You are connected to the Internet. Sh1t happens. If you want to know
why, then you'll have to grab some books and start learning about
networking protocols.

>Question 1). Does someone know how to stop those scaning?

Well, the obvious answer is to disconnect the box. The second solution
in this case is to change ISPs. A more likely solution is to review the
configuration of your computer and see what is triggering this.

>The scaning PC/PCs IP addresses are:
>
>64.12.14.82
>64.12.14.81
>205.188.71.21
>205.188.71.22
>205.188.71.25

[compton ~]$ host 64.12.14.81
81.14.12.64.IN-ADDR.ARPA domain name pointer mtc-cache001.edns.aol.com
[compton ~]$ host 64.12.14.82
82.14.12.64.IN-ADDR.ARPA domain name pointer mtc-cache002.edns.aol.com
[compton ~]$ host 205.188.71.21
21.71.188.205.IN-ADDR.ARPA domain name pointer dtc-cache001.edns.aol.com
[compton ~]$ host 205.188.71.22
22.71.188.205.IN-ADDR.ARPA domain name pointer dtc-cache002.edns.aol.com
[compton ~]$ host 205.188.71.25
25.71.188.205.IN-ADDR.ARPA domain name pointer dtc-ispns1.ns.aol.com
[compton ~]$

Uhuh - and I'm going to guess that port 53 is involved.

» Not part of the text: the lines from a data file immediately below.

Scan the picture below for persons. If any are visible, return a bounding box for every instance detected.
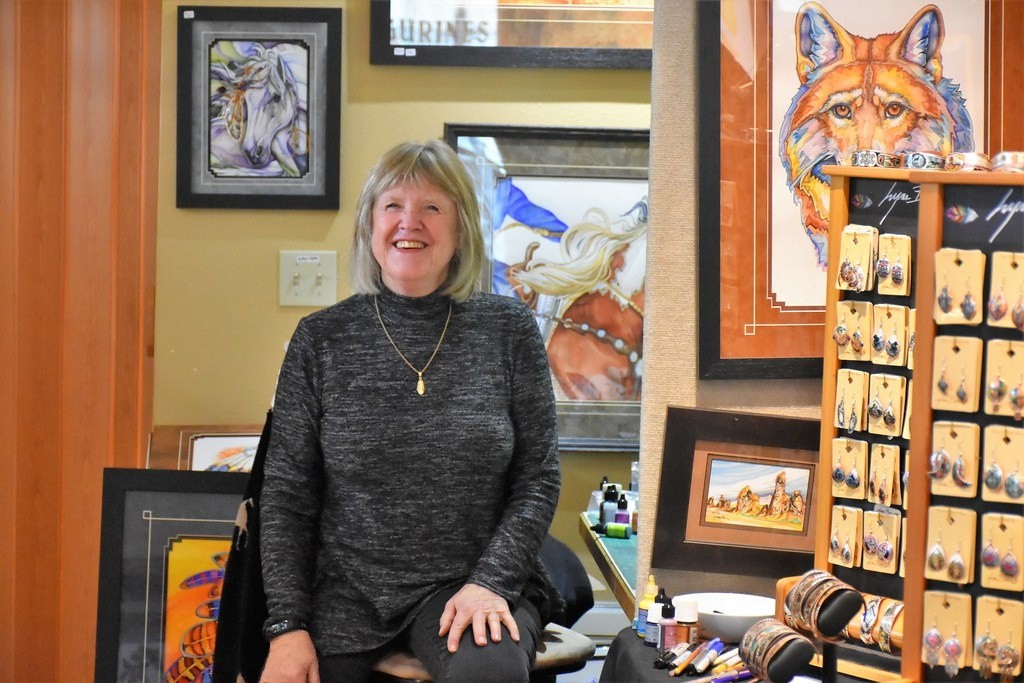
[258,140,560,683]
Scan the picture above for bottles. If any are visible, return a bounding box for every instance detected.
[631,575,699,655]
[593,460,639,539]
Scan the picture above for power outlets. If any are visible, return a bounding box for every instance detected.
[278,250,337,308]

>Sygate reported the remote MAC address is
>20-53-52-43-00-00

That's just a lie that your firewall is making up, because it's totally
clueless. MAC addresses are only found on the local wire - between you
and the router for example. In this case, the six bytes are ASCII, and
are the characters 'space', 'S', 'R', 'C', and two nulls.

>Question 2). Does anyone familiar the above IP addresses?

Here's a hint:

>NNTP-Posting-Host: 172.175.230.171

You are with AOL - and those five addresses are name servers for internal
use. The likely reason you are seeing the traffic is because you are using
windoze, and it's trying to find who it can "share" your information with.
Remember that windoze is trying to give you all kinds of wonderful
"features" that the marketeers think you might need, but they also
recognize that configuring those would be to hard - so they turn this
stuff on by default. Aren't they nice?

>I back traced two of the above address,

I'm amazed that this "tool" didn't identify the hostname.